__INPUT MATERIAL__.
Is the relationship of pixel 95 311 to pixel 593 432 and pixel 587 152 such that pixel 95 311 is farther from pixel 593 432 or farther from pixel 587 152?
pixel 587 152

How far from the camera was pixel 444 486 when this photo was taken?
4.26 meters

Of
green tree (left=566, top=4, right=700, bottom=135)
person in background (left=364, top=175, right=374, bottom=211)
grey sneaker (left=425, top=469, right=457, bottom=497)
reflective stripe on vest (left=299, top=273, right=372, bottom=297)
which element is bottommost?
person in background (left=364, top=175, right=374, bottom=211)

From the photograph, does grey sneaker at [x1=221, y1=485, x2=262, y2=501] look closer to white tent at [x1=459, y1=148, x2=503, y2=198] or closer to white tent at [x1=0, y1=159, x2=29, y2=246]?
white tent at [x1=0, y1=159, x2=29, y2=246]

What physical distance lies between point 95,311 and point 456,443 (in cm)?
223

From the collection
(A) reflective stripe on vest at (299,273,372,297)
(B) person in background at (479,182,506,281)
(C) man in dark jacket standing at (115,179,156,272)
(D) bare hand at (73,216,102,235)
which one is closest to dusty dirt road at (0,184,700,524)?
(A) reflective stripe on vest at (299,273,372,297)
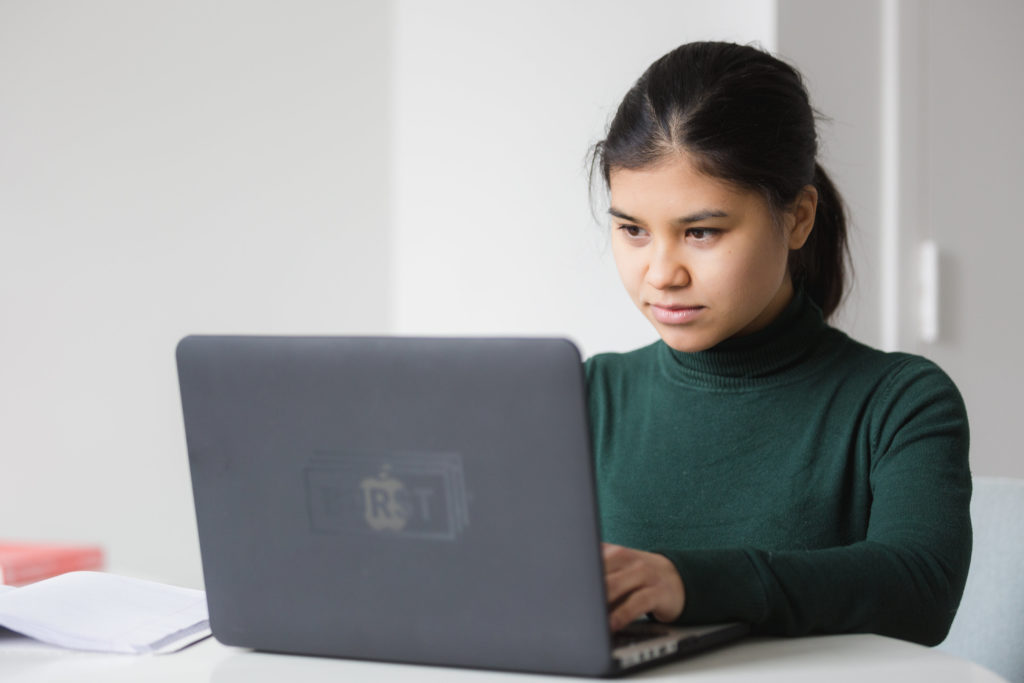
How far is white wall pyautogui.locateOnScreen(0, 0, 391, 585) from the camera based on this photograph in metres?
2.34

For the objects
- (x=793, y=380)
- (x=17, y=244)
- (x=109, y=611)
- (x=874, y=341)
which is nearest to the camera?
(x=109, y=611)

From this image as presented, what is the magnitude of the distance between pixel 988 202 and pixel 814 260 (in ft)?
3.25

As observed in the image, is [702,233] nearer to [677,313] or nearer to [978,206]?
[677,313]

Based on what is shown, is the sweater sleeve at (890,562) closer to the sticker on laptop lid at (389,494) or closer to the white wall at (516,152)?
the sticker on laptop lid at (389,494)

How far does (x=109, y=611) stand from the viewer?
94 cm

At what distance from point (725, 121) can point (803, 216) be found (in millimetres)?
144

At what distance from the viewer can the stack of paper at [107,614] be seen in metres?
0.88

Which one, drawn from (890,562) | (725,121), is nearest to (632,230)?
(725,121)

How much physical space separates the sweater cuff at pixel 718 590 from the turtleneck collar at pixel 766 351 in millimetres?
486

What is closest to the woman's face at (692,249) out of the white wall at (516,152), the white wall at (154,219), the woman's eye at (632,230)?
the woman's eye at (632,230)

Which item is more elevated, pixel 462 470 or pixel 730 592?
pixel 462 470

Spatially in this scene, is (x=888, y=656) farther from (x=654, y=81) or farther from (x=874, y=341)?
(x=874, y=341)

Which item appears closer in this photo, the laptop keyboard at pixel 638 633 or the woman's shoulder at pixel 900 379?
the laptop keyboard at pixel 638 633

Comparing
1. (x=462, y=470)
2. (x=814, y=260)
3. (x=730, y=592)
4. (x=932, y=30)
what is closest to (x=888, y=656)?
(x=730, y=592)
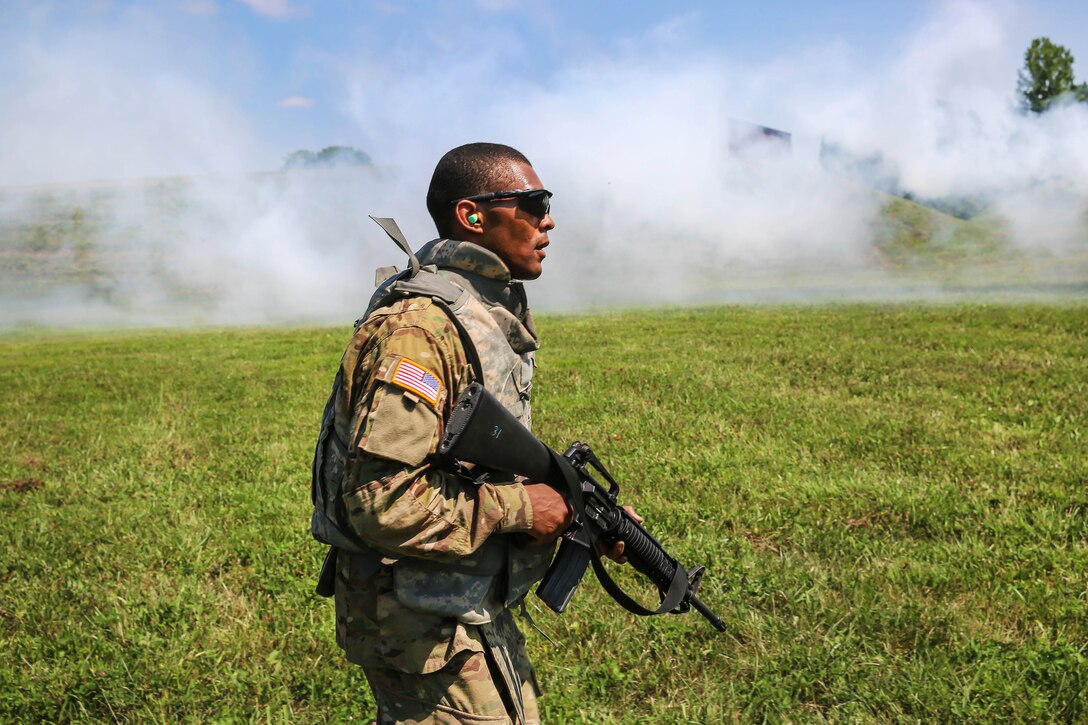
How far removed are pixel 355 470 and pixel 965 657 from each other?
2.70m

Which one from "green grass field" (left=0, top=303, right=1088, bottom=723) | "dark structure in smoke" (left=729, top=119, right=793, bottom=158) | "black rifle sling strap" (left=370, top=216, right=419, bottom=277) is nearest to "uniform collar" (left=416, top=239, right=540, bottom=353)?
"black rifle sling strap" (left=370, top=216, right=419, bottom=277)

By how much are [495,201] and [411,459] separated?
77 centimetres

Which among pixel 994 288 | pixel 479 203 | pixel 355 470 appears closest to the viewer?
pixel 355 470

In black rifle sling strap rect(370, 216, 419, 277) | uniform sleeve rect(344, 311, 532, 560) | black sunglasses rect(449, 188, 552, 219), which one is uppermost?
black sunglasses rect(449, 188, 552, 219)

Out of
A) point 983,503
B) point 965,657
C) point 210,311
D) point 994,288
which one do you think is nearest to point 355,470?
point 965,657

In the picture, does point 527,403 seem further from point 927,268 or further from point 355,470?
point 927,268

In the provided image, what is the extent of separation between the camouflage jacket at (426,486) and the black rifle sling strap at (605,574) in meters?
0.14

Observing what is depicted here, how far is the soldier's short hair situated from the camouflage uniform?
14 cm

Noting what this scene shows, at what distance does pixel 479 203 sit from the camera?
2.35 m

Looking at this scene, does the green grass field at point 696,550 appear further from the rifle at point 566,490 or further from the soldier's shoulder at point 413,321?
the soldier's shoulder at point 413,321

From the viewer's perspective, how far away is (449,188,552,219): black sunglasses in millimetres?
2332

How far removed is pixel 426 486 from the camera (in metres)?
2.01

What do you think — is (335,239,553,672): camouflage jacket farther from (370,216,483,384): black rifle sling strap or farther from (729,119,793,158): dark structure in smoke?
(729,119,793,158): dark structure in smoke

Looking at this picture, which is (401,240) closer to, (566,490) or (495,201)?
(495,201)
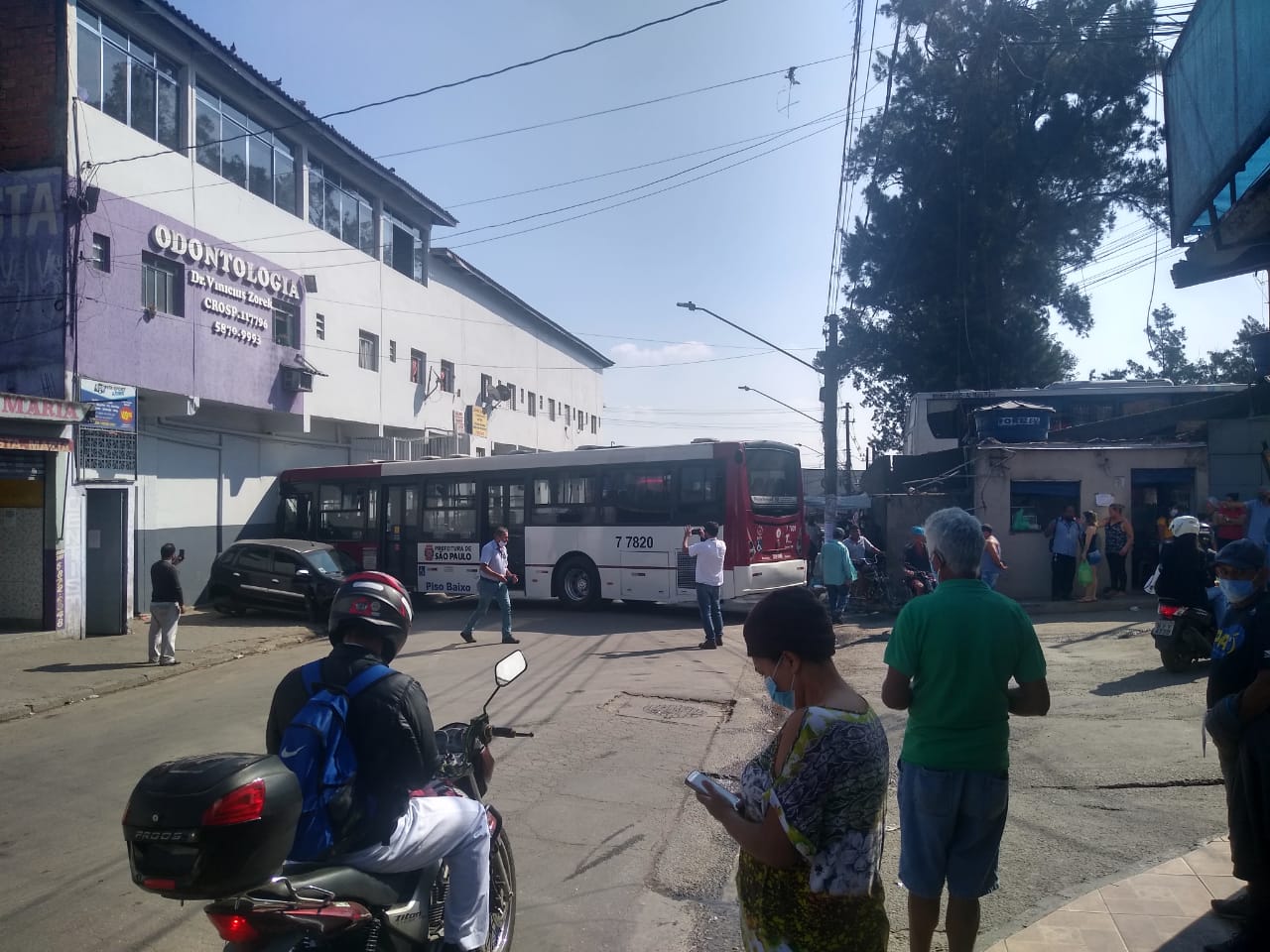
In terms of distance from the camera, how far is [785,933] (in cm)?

__WHAT YOU HAVE TO DO__. Please copy out every row above word for word, leaving out the pictures.

__ANSWER TO THE TASK__.
Is the relationship of pixel 95 311 to pixel 593 432 and pixel 587 152 such that pixel 95 311 is farther from pixel 593 432 or farther from pixel 587 152?
pixel 587 152

How far from the camera was pixel 444 486 when this photo was taken?
4.26 meters

Of
green tree (left=566, top=4, right=700, bottom=135)
person in background (left=364, top=175, right=374, bottom=211)
grey sneaker (left=425, top=469, right=457, bottom=497)
reflective stripe on vest (left=299, top=273, right=372, bottom=297)
which element is bottommost?
person in background (left=364, top=175, right=374, bottom=211)

From the photograph, does grey sneaker at [x1=221, y1=485, x2=262, y2=501] look closer to white tent at [x1=459, y1=148, x2=503, y2=198] or closer to white tent at [x1=0, y1=159, x2=29, y2=246]?
white tent at [x1=0, y1=159, x2=29, y2=246]

What physical distance lies between point 95,311 and point 456,443 (in cm)?
223

From the collection
(A) reflective stripe on vest at (299,273,372,297)
(B) person in background at (479,182,506,281)
(C) man in dark jacket standing at (115,179,156,272)
(D) bare hand at (73,216,102,235)
which one is closest to dusty dirt road at (0,184,700,524)?
(A) reflective stripe on vest at (299,273,372,297)
How far is white wall pyautogui.locateOnScreen(0, 0, 391, 585) from the camera based on this photograph in metres?
2.34

For the objects
- (x=793, y=380)
- (x=17, y=244)
- (x=109, y=611)
- (x=874, y=341)
which is nearest to the camera?
(x=109, y=611)

From this image as presented, what is the magnitude of the distance between pixel 988 202 and pixel 814 260 (in ft)?
3.25

As observed in the image, is [702,233] nearer to [677,313] or nearer to [978,206]?
[677,313]

Based on what is shown, is the sweater sleeve at (890,562) closer to the sticker on laptop lid at (389,494) or closer to the white wall at (516,152)?
the sticker on laptop lid at (389,494)

How far does (x=109, y=611) stand from the viewer?
94 cm

At what distance from point (725, 121) can point (803, 216) be found (in millimetres)?
144

At what distance from the viewer can the stack of paper at [107,614] be seen in metres?
0.88

Which one, drawn from (890,562) | (725,121), is nearest to (632,230)?
(725,121)

How much physical space separates the sweater cuff at pixel 718 590 from the turtleneck collar at pixel 766 351 in millimetres?
486

What is closest to the woman's face at (692,249) out of the white wall at (516,152), the white wall at (154,219), the woman's eye at (632,230)?
the woman's eye at (632,230)

Which item is more elevated, pixel 462 470 or pixel 730 592?
pixel 462 470

Spatially in this scene, is (x=888, y=656) farther from (x=654, y=81) or farther from (x=874, y=341)?
(x=874, y=341)

Which item appears closer in this photo, the laptop keyboard at pixel 638 633 or the woman's shoulder at pixel 900 379?
the laptop keyboard at pixel 638 633

Comparing
1. (x=462, y=470)
2. (x=814, y=260)
3. (x=730, y=592)
4. (x=932, y=30)
what is closest to (x=888, y=656)?
(x=730, y=592)
How far removed are pixel 355 470 and pixel 965 657 from each other?
2.70m

Which one from "green grass field" (left=0, top=303, right=1088, bottom=723) | "dark structure in smoke" (left=729, top=119, right=793, bottom=158) | "black rifle sling strap" (left=370, top=216, right=419, bottom=277) is nearest to "uniform collar" (left=416, top=239, right=540, bottom=353)?
"black rifle sling strap" (left=370, top=216, right=419, bottom=277)

By how much are [495,201] and [411,459] separated?
77 centimetres

Which among pixel 994 288 | pixel 479 203 | pixel 355 470 appears closest to the viewer?
pixel 355 470

In black rifle sling strap rect(370, 216, 419, 277) | uniform sleeve rect(344, 311, 532, 560) | black sunglasses rect(449, 188, 552, 219), which one is uppermost?
black sunglasses rect(449, 188, 552, 219)

Out of
A) point 983,503
B) point 965,657
C) point 210,311
D) point 994,288
which one do you think is nearest to point 355,470?
point 965,657

In the picture, does point 527,403 seem further from point 927,268 or further from point 355,470?
point 927,268

In the provided image, what is the extent of separation between the camouflage jacket at (426,486) and the black rifle sling strap at (605,574) in meters?
0.14

Observing what is depicted here, how far is the soldier's short hair situated from the camouflage uniform?
14 cm

Noting what this scene shows, at what distance does pixel 479 203 sit from the camera?
2.35 m

Looking at this scene, does the green grass field at point 696,550 appear further from the rifle at point 566,490 or further from the soldier's shoulder at point 413,321?
the soldier's shoulder at point 413,321

From the viewer's perspective, how far away is (449,188,552,219): black sunglasses in millimetres?
2332

How far removed is pixel 426 486 from the camera (in metres)?
2.01

What do you think — is (335,239,553,672): camouflage jacket farther from (370,216,483,384): black rifle sling strap or farther from (729,119,793,158): dark structure in smoke?
(729,119,793,158): dark structure in smoke

Looking at this picture, which is (401,240) closer to, (566,490) or (495,201)?
(495,201)
In terms of distance from the camera, how far is [785,933] (in cm)?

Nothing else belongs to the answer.